- Wicepremier Władysław Kosiniak-Kamysz podpisał trzy umowy o wartości ponad 2,6 mld zł na wzmocnienie Wojska Polskiego.
- Dwie umowy dotyczą systemów walki elektronicznej ze Szwecji i Turcji, zwiększając zdolności rozpoznania i przeciwdziałania.
- Trzeci kontrakt obejmuje symulatory dla czołgów Leopard 2PL, zapewniając realistyczne szkolenie załóg.
Przełom w domenie rozpoznania i walki radioelektronicznej
Głównym punktem wydarzenia jest radykalne zwiększenie zdolności Wojska Polskiego w zakresie walki elektronicznej. Agencja Uzbrojenia zawarła kontrakty ze szwedzkim koncernem Saab oraz turecką firmą ASELSAN. Pierwsza z firm dostarczy zaawansowany systemu rozpoznania elektronicznego, który pozwoli na pasywne wykrywanie i lokalizowanie emisji sygnałów radarów, radiostacji i innych systemów przeciwnika.

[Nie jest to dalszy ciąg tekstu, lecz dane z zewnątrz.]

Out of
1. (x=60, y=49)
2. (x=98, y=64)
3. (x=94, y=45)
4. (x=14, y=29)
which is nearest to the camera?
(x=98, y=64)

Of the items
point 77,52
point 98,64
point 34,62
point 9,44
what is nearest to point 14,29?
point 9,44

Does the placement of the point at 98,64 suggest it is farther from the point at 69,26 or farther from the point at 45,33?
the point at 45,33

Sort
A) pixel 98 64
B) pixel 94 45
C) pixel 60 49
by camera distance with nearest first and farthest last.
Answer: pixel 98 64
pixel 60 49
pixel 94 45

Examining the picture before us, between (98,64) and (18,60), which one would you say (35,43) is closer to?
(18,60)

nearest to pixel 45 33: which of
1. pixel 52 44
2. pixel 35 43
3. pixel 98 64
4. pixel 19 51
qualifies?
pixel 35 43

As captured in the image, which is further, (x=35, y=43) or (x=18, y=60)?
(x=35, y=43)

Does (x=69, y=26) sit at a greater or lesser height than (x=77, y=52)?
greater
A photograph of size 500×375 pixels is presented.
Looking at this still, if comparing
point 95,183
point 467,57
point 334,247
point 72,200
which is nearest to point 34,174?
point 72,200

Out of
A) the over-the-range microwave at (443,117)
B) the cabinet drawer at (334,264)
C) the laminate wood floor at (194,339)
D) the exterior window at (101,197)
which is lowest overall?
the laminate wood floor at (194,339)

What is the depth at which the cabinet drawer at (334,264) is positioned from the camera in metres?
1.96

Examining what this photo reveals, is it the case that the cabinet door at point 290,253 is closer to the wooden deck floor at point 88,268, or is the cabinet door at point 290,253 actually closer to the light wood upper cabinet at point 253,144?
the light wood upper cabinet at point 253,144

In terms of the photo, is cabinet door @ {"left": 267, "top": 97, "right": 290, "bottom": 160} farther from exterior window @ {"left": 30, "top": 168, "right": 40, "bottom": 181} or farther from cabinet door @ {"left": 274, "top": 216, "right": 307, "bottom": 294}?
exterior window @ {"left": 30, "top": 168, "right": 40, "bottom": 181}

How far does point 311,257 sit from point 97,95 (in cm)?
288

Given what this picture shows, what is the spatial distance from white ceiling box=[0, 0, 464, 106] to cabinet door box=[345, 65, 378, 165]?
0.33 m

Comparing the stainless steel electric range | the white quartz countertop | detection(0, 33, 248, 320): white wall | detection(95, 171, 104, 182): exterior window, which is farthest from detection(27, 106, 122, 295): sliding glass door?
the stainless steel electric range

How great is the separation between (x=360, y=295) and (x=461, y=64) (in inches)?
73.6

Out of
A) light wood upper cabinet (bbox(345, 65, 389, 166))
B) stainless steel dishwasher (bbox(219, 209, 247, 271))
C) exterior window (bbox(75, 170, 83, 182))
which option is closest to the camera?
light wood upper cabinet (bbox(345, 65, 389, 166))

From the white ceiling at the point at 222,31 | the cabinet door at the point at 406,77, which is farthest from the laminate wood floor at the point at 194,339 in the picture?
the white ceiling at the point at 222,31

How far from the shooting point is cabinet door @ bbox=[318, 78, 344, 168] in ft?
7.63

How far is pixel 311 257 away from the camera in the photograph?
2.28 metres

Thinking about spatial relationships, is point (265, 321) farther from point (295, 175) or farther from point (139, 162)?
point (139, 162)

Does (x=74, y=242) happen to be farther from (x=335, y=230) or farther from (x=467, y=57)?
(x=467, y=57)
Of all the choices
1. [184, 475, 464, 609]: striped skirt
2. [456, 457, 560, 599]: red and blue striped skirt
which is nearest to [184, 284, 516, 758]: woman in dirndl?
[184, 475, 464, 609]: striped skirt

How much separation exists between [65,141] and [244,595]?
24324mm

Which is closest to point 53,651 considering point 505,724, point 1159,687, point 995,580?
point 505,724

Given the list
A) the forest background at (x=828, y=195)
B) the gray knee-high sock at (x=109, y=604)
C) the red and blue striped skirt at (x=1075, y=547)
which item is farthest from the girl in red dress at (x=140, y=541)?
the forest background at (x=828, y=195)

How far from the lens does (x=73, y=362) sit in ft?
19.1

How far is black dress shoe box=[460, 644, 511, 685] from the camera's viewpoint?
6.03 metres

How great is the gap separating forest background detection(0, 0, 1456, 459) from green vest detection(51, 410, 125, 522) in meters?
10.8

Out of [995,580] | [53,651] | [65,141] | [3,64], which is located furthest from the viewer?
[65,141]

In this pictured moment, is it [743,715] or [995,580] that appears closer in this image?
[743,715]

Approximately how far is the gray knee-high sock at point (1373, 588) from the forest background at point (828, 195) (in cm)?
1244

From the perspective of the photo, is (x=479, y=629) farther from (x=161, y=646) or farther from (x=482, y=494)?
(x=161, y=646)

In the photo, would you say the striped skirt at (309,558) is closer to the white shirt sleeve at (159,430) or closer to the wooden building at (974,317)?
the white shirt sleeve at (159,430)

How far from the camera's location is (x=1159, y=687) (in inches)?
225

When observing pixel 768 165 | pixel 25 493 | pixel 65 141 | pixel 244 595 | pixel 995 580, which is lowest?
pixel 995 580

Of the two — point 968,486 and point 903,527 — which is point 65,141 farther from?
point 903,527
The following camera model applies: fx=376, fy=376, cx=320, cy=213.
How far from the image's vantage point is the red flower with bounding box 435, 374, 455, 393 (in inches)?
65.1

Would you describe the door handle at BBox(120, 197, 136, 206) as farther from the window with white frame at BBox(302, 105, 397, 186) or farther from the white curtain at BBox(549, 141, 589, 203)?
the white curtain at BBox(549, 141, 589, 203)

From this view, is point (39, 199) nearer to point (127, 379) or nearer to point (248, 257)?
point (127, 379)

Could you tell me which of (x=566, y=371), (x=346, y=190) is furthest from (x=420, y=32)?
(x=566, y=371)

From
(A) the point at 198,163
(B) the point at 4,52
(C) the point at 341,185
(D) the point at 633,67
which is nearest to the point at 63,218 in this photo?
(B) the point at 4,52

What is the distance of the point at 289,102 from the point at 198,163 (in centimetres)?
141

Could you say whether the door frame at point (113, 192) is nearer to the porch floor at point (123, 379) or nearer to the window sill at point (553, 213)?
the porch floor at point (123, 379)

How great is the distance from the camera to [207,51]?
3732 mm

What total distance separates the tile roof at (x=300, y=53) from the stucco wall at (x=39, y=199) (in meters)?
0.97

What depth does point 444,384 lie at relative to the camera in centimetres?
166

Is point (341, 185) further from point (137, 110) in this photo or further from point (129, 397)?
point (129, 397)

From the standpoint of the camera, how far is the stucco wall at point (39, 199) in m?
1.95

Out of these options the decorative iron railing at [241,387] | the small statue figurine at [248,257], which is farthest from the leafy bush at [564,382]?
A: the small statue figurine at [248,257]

Turecki producent ma zapewnić dostawę Zautomatyzowanego Systemu Rozpoznawczo-Zakłócającego. To narzędzie, które nie tylko monitoruje przestrzeń, ale daje zdolności do aktywnego przeciwdziałania zagrożeniom, w tym zakłócanie i fałszowanie sygnału systemom komunikacji i bezzałogowców przeciwnika.
Minister Władysław Kosiniak-Kamysz wyjaśnił, że inwestycje te są odpowiedzią na współczesne realia wojny: „To, co jest dzisiaj przedmiotem naszego największego zainteresowania, to działania związane z bezpieczeństwem, z walką radioelektroniczną, z rozpoznaniem oraz ze wszystkimi działaniami, które mają na celu budowę zintegrowanego systemu obrony państwa polskiego”. Jak wynika z nieoficjalnych informacji uzyskanych przez naszą redakcję, systemy stanowią element programu zautomatyzowany system rozpoznawczo-zakłócający przeznaczony do walki elektronicznej Kaktus w jego najnowszej odsłonie, być może przeznaczonej też dla statków powietrznych Wojsk Lądowych.
Polecany artykuł:
Realistyczne szkolenie: Symulatory Leopard 2PLM1
Trzeci kontrakt został powierzony polskiej firmie Autocomp Management. Przedmiotem umowy jest 6 zestawów nowoczesnych symulatorów dla załóg czołgów Leopard 2PLM1. Jest to zmodyfikowany przez polski przemysł wariant, do którego doprowadzono wszystkie wozy Leopard 2A4, Rozwiązanie to pozwoli na prowadzenie intensywnych i bezpiecznych ćwiczeń bez konieczności zużywania resursów rzeczywistych maszyn oraz drogiej amunicji. Podczas uroczystości szef MON wielokrotnie zaznaczał, że nowoczesna armia musi wykraczać poza tradycyjny podział sił zbrojnych i sięgać po najnowsze rozwiązania. „Walka rozgrywa się zarówno na lądzie, w powietrzu, na morzu, w cyberprzestrzeni, w działaniach związanych z kosmosem, z użyciem sztucznej inteligencji. Rozpoznanie tego, co się dzieje, oraz szybkie zareagowanie daje zwycięstwo” – argumentował wicepremier.